The tightening phase may start in the next quarter or two, Draaisma observes.
“We believe investors need increasingly to consider the implications of monetary and fiscal stimulus withdrawal,” he says.
“We expect the first Fed rate hike in mid-2010, but the tightening turning point could come sooner, for instance through higher oil.”
“The Fed language change ahead of the first hike, or a market timing sell signal, would indicate the start of that next phase, for us.”
Draaisma says the start of tightening phases tends to lead to some indigestion and a defensive rotation in equity markets, for two quarters or more.
Retailing stocks and statistics suggest the U.S. stock market rally is for real, says portfolio manager Jon Markman, pointing to a study by analysts at ISI Group, which has done a weekly survey of retailers for two decades.

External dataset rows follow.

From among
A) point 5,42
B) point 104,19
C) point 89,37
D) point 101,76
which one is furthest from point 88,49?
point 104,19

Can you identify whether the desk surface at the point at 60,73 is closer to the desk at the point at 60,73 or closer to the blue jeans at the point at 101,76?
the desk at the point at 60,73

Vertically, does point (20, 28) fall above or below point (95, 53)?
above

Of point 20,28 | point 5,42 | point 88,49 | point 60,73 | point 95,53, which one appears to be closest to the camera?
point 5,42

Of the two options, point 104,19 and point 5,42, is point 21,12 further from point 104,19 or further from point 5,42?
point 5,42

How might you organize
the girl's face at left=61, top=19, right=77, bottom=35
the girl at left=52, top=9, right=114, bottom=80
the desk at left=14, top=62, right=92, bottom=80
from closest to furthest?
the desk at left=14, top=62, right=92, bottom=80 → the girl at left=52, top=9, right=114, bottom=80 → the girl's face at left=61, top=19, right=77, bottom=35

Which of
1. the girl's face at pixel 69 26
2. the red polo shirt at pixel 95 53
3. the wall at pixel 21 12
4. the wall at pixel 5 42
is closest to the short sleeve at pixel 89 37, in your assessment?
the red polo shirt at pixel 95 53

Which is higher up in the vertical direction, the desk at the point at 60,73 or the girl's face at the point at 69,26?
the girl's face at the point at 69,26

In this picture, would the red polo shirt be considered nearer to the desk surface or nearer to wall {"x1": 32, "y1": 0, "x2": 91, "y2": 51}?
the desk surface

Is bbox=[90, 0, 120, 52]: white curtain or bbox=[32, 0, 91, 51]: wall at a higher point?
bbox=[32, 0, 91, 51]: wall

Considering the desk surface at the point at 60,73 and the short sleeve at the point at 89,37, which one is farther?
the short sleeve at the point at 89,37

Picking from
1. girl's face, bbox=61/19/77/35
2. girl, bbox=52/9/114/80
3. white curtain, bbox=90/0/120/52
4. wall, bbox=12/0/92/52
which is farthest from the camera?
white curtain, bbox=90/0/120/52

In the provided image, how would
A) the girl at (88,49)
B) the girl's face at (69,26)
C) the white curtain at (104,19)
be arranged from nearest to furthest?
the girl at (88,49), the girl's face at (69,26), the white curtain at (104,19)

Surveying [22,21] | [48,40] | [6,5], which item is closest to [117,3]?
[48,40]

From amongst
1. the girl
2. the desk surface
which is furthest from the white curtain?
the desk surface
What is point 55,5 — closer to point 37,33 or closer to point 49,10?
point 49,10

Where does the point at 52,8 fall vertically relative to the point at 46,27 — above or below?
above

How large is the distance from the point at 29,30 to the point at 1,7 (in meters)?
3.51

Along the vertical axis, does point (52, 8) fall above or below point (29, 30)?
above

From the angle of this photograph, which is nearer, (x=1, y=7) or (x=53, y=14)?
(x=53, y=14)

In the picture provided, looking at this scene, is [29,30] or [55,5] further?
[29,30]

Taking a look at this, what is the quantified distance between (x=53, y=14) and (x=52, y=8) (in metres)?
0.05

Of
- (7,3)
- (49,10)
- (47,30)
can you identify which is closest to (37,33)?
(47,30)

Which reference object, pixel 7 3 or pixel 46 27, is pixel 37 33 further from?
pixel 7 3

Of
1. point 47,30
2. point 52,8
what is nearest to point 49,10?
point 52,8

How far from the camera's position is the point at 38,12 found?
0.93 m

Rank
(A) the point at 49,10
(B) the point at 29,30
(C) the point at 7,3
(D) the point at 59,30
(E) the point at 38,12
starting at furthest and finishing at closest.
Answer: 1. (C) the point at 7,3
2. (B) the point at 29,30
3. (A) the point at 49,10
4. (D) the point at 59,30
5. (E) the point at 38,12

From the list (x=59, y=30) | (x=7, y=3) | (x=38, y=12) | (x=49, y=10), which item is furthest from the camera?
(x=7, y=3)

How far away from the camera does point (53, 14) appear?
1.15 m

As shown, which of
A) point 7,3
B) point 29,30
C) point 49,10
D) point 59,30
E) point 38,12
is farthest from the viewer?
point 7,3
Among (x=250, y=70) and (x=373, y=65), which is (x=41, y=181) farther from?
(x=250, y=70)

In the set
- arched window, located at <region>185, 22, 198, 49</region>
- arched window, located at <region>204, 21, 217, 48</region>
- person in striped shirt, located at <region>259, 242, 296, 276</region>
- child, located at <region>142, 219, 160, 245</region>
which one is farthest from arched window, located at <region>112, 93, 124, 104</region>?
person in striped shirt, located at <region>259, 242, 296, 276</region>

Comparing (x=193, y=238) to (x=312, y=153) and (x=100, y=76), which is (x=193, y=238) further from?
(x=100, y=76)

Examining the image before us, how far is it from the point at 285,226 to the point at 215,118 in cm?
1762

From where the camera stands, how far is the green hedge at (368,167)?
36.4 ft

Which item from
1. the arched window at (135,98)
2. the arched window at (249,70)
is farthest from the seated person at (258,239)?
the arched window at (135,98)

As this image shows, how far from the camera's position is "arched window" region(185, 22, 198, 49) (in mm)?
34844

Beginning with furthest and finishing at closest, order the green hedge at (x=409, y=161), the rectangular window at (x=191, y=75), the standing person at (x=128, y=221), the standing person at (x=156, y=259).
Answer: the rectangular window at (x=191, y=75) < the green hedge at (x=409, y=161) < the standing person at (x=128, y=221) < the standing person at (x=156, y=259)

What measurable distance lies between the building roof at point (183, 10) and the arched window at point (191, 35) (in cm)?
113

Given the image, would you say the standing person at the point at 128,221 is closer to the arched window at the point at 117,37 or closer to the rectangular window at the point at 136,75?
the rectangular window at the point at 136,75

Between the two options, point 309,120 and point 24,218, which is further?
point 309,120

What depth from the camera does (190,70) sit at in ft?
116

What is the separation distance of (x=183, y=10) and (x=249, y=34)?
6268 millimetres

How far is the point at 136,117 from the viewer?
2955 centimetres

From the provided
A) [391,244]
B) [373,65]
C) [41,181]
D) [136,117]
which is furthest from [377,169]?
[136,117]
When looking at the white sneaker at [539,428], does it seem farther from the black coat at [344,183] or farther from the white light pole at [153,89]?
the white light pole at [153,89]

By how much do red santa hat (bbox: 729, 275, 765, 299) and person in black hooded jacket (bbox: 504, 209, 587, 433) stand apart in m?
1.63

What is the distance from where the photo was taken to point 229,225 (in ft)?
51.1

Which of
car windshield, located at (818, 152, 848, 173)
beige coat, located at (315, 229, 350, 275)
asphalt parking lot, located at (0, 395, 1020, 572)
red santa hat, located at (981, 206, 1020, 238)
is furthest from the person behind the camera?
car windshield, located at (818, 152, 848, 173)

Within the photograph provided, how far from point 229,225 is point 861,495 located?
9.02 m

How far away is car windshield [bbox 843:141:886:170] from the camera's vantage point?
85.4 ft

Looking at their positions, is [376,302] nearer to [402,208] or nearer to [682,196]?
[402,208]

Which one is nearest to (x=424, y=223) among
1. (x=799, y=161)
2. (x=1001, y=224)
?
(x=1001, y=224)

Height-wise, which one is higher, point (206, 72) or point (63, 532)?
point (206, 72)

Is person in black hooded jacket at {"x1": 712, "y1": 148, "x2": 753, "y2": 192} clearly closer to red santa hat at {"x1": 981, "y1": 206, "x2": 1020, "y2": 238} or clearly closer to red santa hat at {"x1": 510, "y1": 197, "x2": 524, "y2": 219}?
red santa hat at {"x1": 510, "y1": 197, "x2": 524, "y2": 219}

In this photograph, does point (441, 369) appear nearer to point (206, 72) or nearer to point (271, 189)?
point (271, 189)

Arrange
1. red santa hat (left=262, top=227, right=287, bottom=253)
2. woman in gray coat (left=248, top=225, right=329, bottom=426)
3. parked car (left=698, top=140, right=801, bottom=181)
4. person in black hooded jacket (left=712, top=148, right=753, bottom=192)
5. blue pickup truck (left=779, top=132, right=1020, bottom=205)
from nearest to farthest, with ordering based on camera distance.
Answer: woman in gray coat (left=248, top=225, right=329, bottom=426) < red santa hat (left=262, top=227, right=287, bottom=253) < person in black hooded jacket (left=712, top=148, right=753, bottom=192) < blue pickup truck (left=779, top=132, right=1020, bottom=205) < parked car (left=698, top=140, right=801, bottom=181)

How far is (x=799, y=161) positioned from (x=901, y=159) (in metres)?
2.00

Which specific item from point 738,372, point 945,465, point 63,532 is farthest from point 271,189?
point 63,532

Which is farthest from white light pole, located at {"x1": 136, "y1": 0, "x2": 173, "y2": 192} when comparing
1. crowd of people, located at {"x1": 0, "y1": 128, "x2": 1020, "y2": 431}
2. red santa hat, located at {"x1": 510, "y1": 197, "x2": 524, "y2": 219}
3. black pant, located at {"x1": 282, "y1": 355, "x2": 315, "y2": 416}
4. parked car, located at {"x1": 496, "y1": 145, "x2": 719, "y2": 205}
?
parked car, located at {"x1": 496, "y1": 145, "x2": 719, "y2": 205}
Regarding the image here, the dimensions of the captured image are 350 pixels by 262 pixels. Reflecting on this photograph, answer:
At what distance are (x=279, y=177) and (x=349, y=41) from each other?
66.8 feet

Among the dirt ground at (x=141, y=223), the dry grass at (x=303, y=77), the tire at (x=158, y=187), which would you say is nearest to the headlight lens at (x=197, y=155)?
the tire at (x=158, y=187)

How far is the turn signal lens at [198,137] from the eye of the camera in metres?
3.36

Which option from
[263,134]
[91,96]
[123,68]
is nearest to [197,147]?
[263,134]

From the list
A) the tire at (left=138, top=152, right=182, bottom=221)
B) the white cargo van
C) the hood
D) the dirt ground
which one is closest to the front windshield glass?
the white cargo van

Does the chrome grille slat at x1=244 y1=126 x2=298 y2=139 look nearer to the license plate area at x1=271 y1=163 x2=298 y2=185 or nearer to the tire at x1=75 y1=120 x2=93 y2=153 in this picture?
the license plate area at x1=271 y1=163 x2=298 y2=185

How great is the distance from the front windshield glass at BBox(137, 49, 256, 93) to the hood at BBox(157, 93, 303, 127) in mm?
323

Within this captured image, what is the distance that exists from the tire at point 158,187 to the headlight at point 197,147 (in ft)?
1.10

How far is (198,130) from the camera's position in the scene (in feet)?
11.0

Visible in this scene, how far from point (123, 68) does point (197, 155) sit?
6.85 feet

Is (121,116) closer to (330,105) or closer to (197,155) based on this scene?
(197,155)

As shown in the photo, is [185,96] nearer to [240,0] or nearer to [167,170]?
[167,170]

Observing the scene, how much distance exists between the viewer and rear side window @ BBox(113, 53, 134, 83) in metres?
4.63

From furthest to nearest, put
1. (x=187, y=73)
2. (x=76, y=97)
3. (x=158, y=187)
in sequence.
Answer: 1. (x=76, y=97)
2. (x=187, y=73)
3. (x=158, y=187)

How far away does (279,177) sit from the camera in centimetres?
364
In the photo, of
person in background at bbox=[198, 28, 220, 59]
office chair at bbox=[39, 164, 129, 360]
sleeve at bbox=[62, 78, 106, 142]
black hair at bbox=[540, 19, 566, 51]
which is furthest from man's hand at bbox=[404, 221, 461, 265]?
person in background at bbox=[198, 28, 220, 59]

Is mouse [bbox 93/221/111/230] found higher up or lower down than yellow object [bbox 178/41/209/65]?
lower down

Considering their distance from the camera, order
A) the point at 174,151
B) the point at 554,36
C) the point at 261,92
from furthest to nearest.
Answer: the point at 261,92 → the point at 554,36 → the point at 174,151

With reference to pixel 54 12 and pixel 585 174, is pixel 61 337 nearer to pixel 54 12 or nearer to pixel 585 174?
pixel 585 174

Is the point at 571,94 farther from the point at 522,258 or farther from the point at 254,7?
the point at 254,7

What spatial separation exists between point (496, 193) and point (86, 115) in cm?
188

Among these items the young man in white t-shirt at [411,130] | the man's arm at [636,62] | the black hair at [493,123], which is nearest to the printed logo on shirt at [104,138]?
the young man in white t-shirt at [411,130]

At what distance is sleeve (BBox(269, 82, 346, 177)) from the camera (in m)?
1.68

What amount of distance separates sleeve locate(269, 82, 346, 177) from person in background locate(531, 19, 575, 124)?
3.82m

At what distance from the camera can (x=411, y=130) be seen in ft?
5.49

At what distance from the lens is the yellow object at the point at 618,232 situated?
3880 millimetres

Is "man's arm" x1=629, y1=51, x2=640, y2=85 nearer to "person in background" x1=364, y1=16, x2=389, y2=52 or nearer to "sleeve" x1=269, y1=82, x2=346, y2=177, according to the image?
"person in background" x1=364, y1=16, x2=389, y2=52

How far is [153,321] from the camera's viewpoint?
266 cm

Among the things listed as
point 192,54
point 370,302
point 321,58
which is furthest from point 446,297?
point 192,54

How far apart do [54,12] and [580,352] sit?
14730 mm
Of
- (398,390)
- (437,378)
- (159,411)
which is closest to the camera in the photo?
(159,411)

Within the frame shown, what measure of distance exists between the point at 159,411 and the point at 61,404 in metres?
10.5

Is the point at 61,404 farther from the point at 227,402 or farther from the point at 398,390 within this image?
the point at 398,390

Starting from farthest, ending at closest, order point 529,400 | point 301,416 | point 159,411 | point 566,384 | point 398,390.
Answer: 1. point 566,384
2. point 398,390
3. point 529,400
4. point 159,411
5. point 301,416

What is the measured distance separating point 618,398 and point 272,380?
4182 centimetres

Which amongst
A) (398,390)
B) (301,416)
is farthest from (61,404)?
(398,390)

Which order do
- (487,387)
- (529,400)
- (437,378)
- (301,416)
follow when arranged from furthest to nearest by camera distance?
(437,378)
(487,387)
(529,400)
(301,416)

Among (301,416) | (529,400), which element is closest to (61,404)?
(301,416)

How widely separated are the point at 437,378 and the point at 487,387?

“They reported last Monday that over the prior two weeks, their retailer survey results have surged 15 percent,” Markman writes in Money Morning.
“U.S. retailers are even doing better than ISI’s surveys of Chinese sales.”
“We can’t know exactly how long the current advance will last, but just keep in mind it will almost certainly not end when everyone is still freaked out about unemployment, earnings and banks,” Markman says.
“The end will come amid sunny skies and smiles.”